The IPv4 full BGP table size is at around 725000 prefix now. This may cause problems for companies who do not have the resources to update or upgrade their edge routers.
But, except for Internet transit providers, who does really need to get the full IPv4 BGP table today? And what are the alternatives? Let’s see that in details with some use-cases.
No BGP
First example, if my company only need Internet access, without providing any service, I do not need BGP at all. A default-route, pointing to my ISP is enough.
If I want more redundancy, then I can take two different ISP. But here also, BGP is not always needed:
If I want to make some load-sharing between the two links, I can do it with NAT for example: part of my outgoing traffic towards the Internet could be “NATed” with my ISP-A and another part with ISP-B. The return traffic will come back by the same way.

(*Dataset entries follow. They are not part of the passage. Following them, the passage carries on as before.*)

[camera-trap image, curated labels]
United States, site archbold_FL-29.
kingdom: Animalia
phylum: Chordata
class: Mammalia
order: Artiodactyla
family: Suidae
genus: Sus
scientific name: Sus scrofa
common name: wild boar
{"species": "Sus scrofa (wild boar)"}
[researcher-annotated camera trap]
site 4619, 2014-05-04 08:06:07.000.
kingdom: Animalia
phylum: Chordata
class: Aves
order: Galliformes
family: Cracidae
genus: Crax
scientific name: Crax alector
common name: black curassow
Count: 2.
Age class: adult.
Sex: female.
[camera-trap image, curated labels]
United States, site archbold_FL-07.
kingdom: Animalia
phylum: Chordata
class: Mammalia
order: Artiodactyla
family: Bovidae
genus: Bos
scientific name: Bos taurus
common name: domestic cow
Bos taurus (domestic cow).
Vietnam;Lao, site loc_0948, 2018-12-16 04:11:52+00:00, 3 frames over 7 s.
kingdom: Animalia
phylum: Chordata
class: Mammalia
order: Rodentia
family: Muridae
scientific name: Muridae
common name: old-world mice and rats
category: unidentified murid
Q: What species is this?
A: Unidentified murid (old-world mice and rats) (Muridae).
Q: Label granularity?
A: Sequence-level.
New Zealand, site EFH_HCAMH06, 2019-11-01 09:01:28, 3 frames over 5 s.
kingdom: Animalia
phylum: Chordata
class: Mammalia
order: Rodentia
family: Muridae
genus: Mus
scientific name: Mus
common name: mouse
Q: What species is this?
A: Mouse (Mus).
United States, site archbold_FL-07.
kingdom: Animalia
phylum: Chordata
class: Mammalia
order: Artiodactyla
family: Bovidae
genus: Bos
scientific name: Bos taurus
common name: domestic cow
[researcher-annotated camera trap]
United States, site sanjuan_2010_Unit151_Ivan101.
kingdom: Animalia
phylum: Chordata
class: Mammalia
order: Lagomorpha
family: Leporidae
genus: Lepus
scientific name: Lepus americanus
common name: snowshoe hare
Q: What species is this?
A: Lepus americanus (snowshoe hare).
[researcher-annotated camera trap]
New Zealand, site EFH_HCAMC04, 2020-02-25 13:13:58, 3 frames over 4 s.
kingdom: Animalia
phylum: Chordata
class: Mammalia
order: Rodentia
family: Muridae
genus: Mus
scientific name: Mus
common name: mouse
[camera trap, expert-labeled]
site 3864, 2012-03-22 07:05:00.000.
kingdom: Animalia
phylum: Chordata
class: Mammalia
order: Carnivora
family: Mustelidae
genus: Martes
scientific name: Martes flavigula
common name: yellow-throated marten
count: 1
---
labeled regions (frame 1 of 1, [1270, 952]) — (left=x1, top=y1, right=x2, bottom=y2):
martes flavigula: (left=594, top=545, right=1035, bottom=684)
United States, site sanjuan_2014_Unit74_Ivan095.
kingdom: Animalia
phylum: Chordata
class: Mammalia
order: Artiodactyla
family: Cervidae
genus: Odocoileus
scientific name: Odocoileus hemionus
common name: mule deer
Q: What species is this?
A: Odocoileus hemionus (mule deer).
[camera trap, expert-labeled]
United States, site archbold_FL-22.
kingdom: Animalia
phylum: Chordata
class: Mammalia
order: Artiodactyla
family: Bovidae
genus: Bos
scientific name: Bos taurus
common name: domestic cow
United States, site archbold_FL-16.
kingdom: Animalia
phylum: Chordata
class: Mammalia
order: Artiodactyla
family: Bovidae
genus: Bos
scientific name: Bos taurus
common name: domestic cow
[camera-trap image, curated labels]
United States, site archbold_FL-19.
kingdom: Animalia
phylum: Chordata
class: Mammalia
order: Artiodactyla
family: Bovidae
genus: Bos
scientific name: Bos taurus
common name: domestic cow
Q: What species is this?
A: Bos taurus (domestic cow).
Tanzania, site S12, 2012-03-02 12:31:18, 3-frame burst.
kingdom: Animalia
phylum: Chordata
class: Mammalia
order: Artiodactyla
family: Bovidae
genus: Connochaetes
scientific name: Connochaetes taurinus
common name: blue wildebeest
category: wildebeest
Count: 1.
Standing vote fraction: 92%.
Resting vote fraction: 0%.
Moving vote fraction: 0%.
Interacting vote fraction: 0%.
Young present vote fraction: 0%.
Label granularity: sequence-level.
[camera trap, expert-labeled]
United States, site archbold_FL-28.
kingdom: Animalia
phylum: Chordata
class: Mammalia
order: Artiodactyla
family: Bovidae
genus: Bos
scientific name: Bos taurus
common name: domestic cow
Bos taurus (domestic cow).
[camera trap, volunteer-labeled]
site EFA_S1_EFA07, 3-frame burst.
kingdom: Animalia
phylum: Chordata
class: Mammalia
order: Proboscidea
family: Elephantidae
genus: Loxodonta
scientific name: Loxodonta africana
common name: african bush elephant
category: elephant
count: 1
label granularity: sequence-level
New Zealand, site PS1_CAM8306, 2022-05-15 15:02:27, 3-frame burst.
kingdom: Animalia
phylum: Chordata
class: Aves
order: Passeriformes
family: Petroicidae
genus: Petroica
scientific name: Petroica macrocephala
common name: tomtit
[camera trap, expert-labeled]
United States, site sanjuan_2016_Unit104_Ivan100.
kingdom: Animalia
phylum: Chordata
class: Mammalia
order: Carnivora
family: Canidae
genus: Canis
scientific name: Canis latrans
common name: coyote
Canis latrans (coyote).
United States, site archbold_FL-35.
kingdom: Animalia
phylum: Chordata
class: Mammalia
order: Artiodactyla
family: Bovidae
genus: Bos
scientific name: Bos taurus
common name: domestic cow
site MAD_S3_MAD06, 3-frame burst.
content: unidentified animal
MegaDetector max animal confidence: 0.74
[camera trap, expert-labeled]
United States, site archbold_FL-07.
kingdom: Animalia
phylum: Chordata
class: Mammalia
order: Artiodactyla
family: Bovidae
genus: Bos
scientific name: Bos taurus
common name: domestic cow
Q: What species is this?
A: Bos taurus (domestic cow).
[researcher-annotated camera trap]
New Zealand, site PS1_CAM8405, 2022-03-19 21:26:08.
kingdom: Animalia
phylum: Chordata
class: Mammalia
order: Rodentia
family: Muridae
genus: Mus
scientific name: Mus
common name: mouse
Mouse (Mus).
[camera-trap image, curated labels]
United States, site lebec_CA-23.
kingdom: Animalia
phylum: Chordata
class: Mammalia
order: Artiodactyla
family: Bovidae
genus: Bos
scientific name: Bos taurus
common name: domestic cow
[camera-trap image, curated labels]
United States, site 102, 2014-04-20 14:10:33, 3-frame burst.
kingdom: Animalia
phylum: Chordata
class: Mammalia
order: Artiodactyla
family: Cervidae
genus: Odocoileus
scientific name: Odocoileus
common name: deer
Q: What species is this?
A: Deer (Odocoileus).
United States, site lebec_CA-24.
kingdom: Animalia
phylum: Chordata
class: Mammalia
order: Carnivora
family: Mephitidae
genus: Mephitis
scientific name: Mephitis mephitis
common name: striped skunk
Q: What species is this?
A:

Now, what if my company have on-site servers, who need to be reachable from the Internet? Again, with a single ISP there is no problem, I can do this with NAT too.
But, with two or more uplinks, this is more complex. A smart combination of different DNS entries and NAT/PAT can be used. Or a load-balancing device with the different uplinks connected to it too. Or, we can also use dynamic DNS and NAT/PAT if the different ISP provides only dynamic IP addresses.
But here, we reach the limit of an acceptable design: the redundancy may be not always guaranteed if one ISP goes down. For instance, some part of the Internet could be able to reach my servers and some part not. And finally, the troubleshooting of a solution like this may be quite difficult.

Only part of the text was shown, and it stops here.